Friday, August 29, 2003

In The Dark

As Ruler of the Universe, I take full responsibility for the blackout affecting London last night. My bad: I’d actually talked to my rather corpulent assistant Stacey about making our fair city ‘more cosmopolitan, more New York’ and she’d taken this to mean that she could pull out the main power transformer so she could warm up her pasty mountain.

I only found out about it when I left a bar to get all these text messages from well-wishers out of the city hoping that I was OK on - what was being broadcast as - ‘the war-torn streets of London’. At first I misheard and thought we had to ‘black-up’ and had diligently purchased some shoe polish in a woefully un-PC act of doing an impression of Sherri Palmer from ‘24’ for which I may or may not be going to hell for. She is fab, you see, but thankfully someone took me aside and pointed at the lights for a moment until I got it. Anyway, as I paraded toward Charing Cross, I inadvertently wandered in front of some cameras trying to capture firstly any drama of people trying to get a taxi to no avail for we are British and thus far too used to queuing and tutting. They were also divining for soundbites of anyone going “Shocking, really. It’s the 21st Century and we can’t even get this right!” I believe extra points were on offer for mentioning the buzz words ‘Ken Livingstone’, ‘Under a Conservative Government...’ and ‘It’s not really fair on my pussy, is it?’ as I gather the camera team were fans of ‘Are You Being Served’.
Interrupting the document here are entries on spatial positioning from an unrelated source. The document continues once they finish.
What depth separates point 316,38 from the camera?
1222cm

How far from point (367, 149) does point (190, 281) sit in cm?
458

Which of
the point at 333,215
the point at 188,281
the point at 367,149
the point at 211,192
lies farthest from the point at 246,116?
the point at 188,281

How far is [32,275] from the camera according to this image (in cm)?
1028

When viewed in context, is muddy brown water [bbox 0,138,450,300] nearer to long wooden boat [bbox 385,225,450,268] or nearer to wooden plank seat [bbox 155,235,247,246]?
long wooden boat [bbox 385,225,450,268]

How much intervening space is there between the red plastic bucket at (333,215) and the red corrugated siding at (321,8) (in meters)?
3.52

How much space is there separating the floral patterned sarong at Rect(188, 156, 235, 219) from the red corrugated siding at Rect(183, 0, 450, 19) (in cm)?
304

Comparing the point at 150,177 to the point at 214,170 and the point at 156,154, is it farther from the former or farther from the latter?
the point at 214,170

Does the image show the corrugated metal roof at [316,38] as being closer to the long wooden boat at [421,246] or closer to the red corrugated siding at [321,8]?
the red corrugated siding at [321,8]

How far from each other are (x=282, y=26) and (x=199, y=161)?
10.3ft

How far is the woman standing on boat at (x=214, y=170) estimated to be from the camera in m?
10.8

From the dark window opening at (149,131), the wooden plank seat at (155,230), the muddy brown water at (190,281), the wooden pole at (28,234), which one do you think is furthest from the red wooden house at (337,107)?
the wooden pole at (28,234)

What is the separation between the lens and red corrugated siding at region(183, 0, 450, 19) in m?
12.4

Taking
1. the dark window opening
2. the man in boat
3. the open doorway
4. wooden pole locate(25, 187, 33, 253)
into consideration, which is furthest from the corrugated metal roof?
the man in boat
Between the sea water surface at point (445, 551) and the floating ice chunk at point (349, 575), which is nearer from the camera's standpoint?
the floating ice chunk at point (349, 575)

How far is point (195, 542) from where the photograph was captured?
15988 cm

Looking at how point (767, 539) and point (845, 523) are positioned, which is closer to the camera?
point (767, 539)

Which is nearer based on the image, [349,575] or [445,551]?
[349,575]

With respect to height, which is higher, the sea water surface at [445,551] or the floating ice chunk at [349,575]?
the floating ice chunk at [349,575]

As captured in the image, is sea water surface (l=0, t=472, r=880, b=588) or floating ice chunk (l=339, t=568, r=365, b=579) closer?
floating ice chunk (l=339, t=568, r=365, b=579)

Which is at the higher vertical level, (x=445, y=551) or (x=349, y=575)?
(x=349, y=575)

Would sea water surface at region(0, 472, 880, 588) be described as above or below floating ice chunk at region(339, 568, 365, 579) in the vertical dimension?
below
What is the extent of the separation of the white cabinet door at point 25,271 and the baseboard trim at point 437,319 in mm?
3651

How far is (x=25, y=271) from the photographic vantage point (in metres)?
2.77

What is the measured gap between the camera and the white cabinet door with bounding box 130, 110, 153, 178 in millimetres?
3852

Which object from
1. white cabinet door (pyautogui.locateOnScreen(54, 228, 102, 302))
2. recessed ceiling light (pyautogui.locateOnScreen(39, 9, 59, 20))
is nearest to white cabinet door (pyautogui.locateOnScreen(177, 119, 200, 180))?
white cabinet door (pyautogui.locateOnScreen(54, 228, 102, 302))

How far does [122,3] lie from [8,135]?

But there I was on film. I dislike the idea that I’m now on stock footage of ‘Londoners in Panic’ where a director can instil a sense of drama on proceedings by saying ‘...and now CUT! to a Disgruntled Gay Trying to Catch A Train... Genius! BAFTAs all round!’ It had previously happened to a writer associate of mine who’s just popped out of his flat to get some ciggies and wandered past the cameras pointing at a Gay Pride march. Whenever they want to show Gays Fighting For Their Rights, there he is looking a little bit aimless and trying to get across in front of a float to the CostCutter. His mother was most surprised.

But fret not: I have since taken Stacey in hand (well not literally, we had to reopen Glasgow Shipyards in order to get her a new bra last month) and this sort of nonsense shouldn’t happen again.

Well, not until next month. Hehhehehh.